## [Given problem 1]
Please copy the records word for word, starting at the line with "As seen by the viewer, which of" and continuing through the final line of the records, with both ends included.

## [Excerpted passage]
Subject: Re: [PATCH RFC 01/13] NFSD: Reset cb_seq_status after NFS4ERR_DELAY

On Thu, 2024-01-25 at 11:28 -0500, Chuck Lever wrote:
> From: Chuck Lever <[email protected]>
>
> I noticed that once an NFSv4.1 callback operation gets a
> NFS4ERR_DELAY status on CB_SEQUENCE and then the connection is lost,
> the callback client loops, resending it indefinitely.
>
> The switch arm in nfsd4_cb_sequence_done() that handles
> NFS4ERR_DELAY uses rpc_restart_call() to rearm the RPC state machine
> for the retransmit, but that path does not call the rpc_prepare_call
> callback again. Thus cb_seq_status is set to -10008 by the first
> NFS4ERR_DELAY result, but is never set back to 1 for the retransmits.
>
> nfsd4_cb_sequence_done() thinks it's getting nothing but a
> long series of CB_SEQUENCE NFS4ERR_DELAY replies.
>
> Fixes: 7ba6cad6c88f ("nfsd: New helper nfsd4_cb_sequence_done() for processing more cb errors")
> Signed-off-by: Chuck Lever <[email protected]>
> ---
> fs/nfsd/nfs4callback.c | 1 +
> 1 file changed, 1 insertion(+)
>
> diff --git a/fs/nfsd/nfs4callback.c b/fs/nfsd/nfs4callback.c
> index 926c29879c6a..43b0a34a5d5b 100644
> --- a/fs/nfsd/nfs4callback.c
> +++ b/fs/nfsd/nfs4callback.c
> @@ -1178,6 +1178,7 @@ static bool nfsd4_cb_sequence_done(struct rpc_task *task, struct nfsd4_callback
> ret = false;
> break;
> case -NFS4ERR_DELAY:
> + cb->cb_seq_status = 1;
> if (!rpc_restart_call(task))
> goto out;
>
>
>
>

Nice catch!

Reviewed-by: Jeff Layton <[email protected]>

2024-01-25 20:19:46

by Jeffrey Layton

[permalink] [raw]

Subject: Re: [PATCH RFC 02/13] NFSD: Reschedule CB operations when backchannel rpc_clnt is shut down

On Thu, 2024-01-25 at 11:28 -0500, Chuck Lever wrote:
> From: Chuck Lever <[email protected]>
>
> As part of managing a client disconnect, NFSD closes down and
> replaces the backchannel rpc_clnt.

## [Material]
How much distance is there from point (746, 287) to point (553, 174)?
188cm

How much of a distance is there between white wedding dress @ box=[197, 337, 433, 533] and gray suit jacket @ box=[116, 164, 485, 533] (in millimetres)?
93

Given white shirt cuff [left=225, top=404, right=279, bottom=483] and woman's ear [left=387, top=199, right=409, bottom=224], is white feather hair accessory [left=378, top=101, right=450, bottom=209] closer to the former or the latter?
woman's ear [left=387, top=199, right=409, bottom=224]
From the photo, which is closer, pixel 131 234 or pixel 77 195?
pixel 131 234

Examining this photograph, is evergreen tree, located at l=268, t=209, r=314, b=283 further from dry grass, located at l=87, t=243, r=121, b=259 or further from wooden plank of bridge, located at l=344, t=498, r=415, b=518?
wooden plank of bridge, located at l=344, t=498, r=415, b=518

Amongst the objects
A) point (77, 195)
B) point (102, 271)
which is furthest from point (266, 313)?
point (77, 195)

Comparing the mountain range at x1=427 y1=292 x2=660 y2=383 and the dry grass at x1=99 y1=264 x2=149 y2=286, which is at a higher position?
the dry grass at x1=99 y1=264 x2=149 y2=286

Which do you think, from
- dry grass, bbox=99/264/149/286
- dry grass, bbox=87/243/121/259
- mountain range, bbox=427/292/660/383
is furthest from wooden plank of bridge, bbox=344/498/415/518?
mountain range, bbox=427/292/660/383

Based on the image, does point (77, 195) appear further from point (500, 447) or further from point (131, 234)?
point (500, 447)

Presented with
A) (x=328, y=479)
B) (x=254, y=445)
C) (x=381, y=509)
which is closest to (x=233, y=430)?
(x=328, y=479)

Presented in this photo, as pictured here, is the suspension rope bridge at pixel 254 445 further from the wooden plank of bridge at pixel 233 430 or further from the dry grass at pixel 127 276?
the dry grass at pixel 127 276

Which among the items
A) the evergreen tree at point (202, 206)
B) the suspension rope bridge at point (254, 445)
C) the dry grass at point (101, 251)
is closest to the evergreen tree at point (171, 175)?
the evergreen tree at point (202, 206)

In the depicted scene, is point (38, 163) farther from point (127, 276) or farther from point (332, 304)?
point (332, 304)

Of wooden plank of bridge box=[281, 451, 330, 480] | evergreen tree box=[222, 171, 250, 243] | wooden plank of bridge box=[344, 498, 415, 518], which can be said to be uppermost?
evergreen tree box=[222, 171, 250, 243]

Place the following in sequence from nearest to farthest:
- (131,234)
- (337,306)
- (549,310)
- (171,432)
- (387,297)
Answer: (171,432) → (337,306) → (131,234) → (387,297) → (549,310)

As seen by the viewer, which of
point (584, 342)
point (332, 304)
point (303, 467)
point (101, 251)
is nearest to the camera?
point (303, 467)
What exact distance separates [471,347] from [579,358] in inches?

## [Given problem 2]
In the NFSD patch thread, what value is cb_seq_status set to by the first NFS4ERR_DELAY result?

## [Exercise output 1]
As seen by the viewer, which of
point (584, 342)
point (332, 304)
point (303, 467)
point (101, 251)
is nearest to the camera?
point (303, 467)
What exact distance separates [471,347] from [579,358] in inches?

## [Exercise output 2]
-10008